Copy each entry below exactly as it reads.

□ □ □

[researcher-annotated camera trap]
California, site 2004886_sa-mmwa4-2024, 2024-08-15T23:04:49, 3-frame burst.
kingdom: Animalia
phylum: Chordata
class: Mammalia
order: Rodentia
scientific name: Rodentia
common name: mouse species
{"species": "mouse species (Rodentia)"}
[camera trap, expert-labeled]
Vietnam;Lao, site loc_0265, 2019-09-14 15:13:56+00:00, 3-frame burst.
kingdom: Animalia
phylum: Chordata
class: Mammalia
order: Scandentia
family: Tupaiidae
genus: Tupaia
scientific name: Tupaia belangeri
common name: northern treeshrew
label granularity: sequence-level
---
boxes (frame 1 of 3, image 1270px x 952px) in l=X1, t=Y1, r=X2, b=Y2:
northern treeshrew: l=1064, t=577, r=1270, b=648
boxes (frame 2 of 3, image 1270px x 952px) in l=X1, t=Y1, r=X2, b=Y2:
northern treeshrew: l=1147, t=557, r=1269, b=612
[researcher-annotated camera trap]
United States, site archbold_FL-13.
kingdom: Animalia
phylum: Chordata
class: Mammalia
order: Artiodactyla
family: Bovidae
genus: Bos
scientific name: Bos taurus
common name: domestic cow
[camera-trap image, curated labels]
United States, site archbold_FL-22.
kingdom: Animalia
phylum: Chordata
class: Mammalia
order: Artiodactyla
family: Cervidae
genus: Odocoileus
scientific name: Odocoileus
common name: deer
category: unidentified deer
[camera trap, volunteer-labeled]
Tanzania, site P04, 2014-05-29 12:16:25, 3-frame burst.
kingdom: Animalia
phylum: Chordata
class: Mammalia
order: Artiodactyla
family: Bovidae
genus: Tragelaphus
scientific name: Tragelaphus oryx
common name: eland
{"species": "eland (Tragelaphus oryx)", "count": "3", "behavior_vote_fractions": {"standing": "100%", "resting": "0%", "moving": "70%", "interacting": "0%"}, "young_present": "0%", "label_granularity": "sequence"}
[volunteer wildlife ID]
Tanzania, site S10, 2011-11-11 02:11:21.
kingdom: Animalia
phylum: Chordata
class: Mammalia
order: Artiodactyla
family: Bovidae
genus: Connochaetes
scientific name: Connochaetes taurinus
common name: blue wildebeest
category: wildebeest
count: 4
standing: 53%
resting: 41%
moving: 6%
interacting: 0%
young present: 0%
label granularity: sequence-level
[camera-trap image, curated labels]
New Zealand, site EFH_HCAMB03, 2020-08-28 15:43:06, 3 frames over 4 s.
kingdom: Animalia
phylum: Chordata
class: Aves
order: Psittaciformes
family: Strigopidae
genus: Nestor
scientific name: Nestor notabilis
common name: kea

□ □ □

= Answer box =
[researcher-annotated camera trap]
California, site 2004886_sa-mmwa4-2024, 2024-08-15T23:04:49, 3-frame burst.
kingdom: Animalia
phylum: Chordata
class: Mammalia
order: Rodentia
scientific name: Rodentia
common name: mouse species
{"species": "mouse species (Rodentia)"}
[camera trap, expert-labeled]
Vietnam;Lao, site loc_0265, 2019-09-14 15:13:56+00:00, 3-frame burst.
kingdom: Animalia
phylum: Chordata
class: Mammalia
order: Scandentia
family: Tupaiidae
genus: Tupaia
scientific name: Tupaia belangeri
common name: northern treeshrew
label granularity: sequence-level
---
boxes (frame 1 of 3, image 1270px x 952px) in l=X1, t=Y1, r=X2, b=Y2:
northern treeshrew: l=1064, t=577, r=1270, b=648
boxes (frame 2 of 3, image 1270px x 952px) in l=X1, t=Y1, r=X2, b=Y2:
northern treeshrew: l=1147, t=557, r=1269, b=612
[researcher-annotated camera trap]
United States, site archbold_FL-13.
kingdom: Animalia
phylum: Chordata
class: Mammalia
order: Artiodactyla
family: Bovidae
genus: Bos
scientific name: Bos taurus
common name: domestic cow
[camera-trap image, curated labels]
United States, site archbold_FL-22.
kingdom: Animalia
phylum: Chordata
class: Mammalia
order: Artiodactyla
family: Cervidae
genus: Odocoileus
scientific name: Odocoileus
common name: deer
category: unidentified deer
[camera trap, volunteer-labeled]
Tanzania, site P04, 2014-05-29 12:16:25, 3-frame burst.
kingdom: Animalia
phylum: Chordata
class: Mammalia
order: Artiodactyla
family: Bovidae
genus: Tragelaphus
scientific name: Tragelaphus oryx
common name: eland
{"species": "eland (Tragelaphus oryx)", "count": "3", "behavior_vote_fractions": {"standing": "100%", "resting": "0%", "moving": "70%", "interacting": "0%"}, "young_present": "0%", "label_granularity": "sequence"}
[volunteer wildlife ID]
Tanzania, site S10, 2011-11-11 02:11:21.
kingdom: Animalia
phylum: Chordata
class: Mammalia
order: Artiodactyla
family: Bovidae
genus: Connochaetes
scientific name: Connochaetes taurinus
common name: blue wildebeest
category: wildebeest
count: 4
standing: 53%
resting: 41%
moving: 6%
interacting: 0%
young present: 0%
label granularity: sequence-level
[camera-trap image, curated labels]
New Zealand, site EFH_HCAMB03, 2020-08-28 15:43:06, 3 frames over 4 s.
kingdom: Animalia
phylum: Chordata
class: Aves
order: Psittaciformes
family: Strigopidae
genus: Nestor
scientific name: Nestor notabilis
common name: kea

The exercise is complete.